The attached script might work. Run it in the People and Families categories. First select the people/families affected.
But there are gotchas, maybe they don’t affect you:
Media files can be shared between people (and families etc). So one image can correspond to several people. If the script is run for multiple people/families using the same media object then the file/media object is renamed multiple times and the last one remains.
There might be files with multiple image types (extensions) for the same person. For example, .jpg, .jpeg, .png. Then the same sequence number and title might be assigned to two different images. I assume you want to keep the original file extensions (but not include them in titles?). For example
title: “Last Name, First Name_Birth Date_001”, path: “Last Name, First Name_Birth Date_001.jpg”

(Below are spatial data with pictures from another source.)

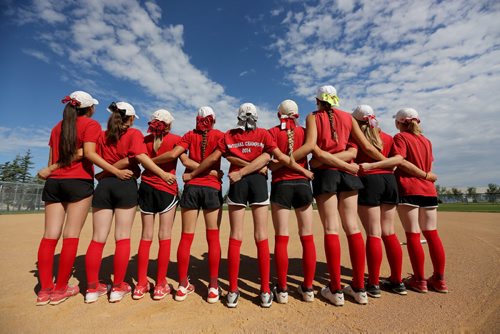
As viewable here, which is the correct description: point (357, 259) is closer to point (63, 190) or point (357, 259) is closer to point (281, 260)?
point (281, 260)

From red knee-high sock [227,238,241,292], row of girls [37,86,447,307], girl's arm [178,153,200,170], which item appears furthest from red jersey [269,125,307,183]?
girl's arm [178,153,200,170]

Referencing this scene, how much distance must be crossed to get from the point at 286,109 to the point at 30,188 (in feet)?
101

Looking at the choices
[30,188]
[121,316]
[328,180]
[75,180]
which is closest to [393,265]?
[328,180]

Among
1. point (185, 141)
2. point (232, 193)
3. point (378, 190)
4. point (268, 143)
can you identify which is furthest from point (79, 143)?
point (378, 190)

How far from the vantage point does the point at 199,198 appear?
11.8 feet

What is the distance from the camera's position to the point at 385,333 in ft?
8.66

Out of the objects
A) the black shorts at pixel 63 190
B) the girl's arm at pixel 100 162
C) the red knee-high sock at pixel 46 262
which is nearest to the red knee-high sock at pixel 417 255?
the girl's arm at pixel 100 162

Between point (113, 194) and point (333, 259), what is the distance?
118 inches

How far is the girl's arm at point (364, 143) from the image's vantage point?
3.66m

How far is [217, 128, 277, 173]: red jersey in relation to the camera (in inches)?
138

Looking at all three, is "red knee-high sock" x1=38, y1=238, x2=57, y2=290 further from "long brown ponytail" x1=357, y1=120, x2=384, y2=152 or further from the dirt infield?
"long brown ponytail" x1=357, y1=120, x2=384, y2=152

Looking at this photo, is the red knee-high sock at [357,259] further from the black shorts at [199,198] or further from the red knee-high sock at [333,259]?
the black shorts at [199,198]

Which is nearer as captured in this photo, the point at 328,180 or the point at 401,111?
the point at 328,180

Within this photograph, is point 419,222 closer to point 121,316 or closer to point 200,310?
point 200,310
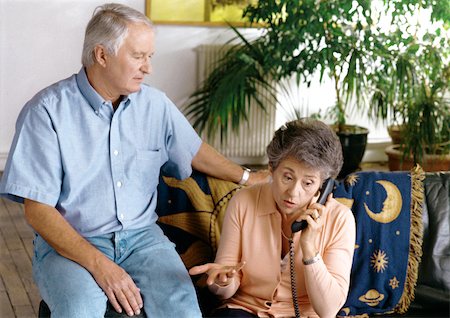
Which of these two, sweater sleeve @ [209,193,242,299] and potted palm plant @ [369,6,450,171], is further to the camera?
potted palm plant @ [369,6,450,171]

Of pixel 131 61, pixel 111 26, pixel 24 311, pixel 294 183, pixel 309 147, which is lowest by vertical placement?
pixel 24 311

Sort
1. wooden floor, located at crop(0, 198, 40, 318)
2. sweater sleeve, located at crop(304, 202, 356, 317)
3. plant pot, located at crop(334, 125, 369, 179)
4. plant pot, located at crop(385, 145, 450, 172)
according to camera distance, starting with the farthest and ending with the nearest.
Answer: plant pot, located at crop(334, 125, 369, 179)
plant pot, located at crop(385, 145, 450, 172)
wooden floor, located at crop(0, 198, 40, 318)
sweater sleeve, located at crop(304, 202, 356, 317)

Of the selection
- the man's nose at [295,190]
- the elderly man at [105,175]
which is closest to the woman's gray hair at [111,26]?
the elderly man at [105,175]

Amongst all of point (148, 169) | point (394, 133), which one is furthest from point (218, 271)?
point (394, 133)

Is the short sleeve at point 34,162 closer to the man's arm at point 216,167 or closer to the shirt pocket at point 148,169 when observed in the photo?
the shirt pocket at point 148,169

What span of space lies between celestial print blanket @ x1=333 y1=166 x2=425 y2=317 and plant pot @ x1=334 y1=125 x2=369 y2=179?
3.43 metres

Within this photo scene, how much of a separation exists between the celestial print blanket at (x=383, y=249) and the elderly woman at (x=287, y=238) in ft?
0.73

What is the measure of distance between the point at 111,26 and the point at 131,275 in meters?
0.74

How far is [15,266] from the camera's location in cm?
432

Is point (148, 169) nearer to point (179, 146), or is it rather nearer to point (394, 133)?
point (179, 146)

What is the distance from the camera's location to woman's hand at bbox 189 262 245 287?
2369mm

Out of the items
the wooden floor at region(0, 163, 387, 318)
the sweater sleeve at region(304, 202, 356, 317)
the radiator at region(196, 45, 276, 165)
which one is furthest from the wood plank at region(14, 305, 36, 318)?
the radiator at region(196, 45, 276, 165)

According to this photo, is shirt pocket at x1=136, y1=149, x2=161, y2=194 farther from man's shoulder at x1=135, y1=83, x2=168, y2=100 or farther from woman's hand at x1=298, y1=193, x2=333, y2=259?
woman's hand at x1=298, y1=193, x2=333, y2=259

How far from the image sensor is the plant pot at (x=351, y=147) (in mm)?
6191
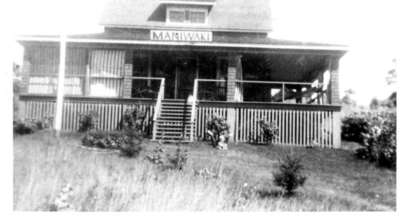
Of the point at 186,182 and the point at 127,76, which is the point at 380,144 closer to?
the point at 186,182

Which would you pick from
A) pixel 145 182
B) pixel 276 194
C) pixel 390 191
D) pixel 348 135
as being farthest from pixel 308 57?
pixel 145 182

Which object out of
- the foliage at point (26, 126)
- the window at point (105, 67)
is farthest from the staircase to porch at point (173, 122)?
the foliage at point (26, 126)

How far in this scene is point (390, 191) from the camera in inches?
A: 353

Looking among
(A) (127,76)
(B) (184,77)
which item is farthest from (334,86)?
(A) (127,76)

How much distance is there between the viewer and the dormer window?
19.0 meters

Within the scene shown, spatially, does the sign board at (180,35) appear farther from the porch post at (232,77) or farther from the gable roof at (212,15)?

title: “Last Name, First Name_Birth Date_001”, path: “Last Name, First Name_Birth Date_001.jpeg”
The dates are always in ISO format (yyyy-mm-dd). If a person does not have a name part or birth date then that part would be empty.
This script does not require using the Media Verify tool, but I guess it is still recommended. However, it seems the Media Verify tool works only with files under the “Base media path” folder.
[Gramps SuperTool script file]
version=1
[title]
fix-media-names
[description]
See https://gramps.discourse.group/t/change-media-file-name
[category]
People
[initial_statements]
from pathlib import Path
media_path = db.get_mediapath()
[statements]
seq = 1
for media in media_list:
origpath = Path(media.path)
if media_path:
origpath = media_path / origpath
parent = origpath.parent
suffix = origpath.suffix
while True:
if namespace == "Person":
newname = f"{surname}, {firstname}_{birth.date.obj}_{seq:03}"
elif namespace == "Family":
newname = f"{father.surname}, {father.firstname}_{father.birth.date.obj}"
newname += f"{mother.surname}, {mother.firstname}_{mother.birth.date.obj}_{seq:03}"
newfile = f"{newname}{suffix}"
newpath = parent / newfile
if not newpath.exists():
origpath.rename(newpath)
if media_path and newpath.is_relative_to(media_path):
newpath = newpath.relative_to(media_path)
media.obj.set_path(str(newpath))
media.obj.set_description(newname)
db.commit_media(media.obj, trans)
break
seq += 1
if seq > 999: break
[filter]
[expressions]
[scope]
selected
[unwind_lists]
False
[commit_changes]
False
[summary_only]
False
Thank you for your work.
Unfortunately, an error message is displayed.
Supertool says that the path of the name is not defined. For both the people and the families.
Would it perhaps be better to run the script in Gramps/Media?
There I can see the title and path of the image, and below I can display the reference to the image…
I tried to handle the absolute/relative paths properly: if the file path is under the base media path then the path is stored as relative path, otherwise absolute.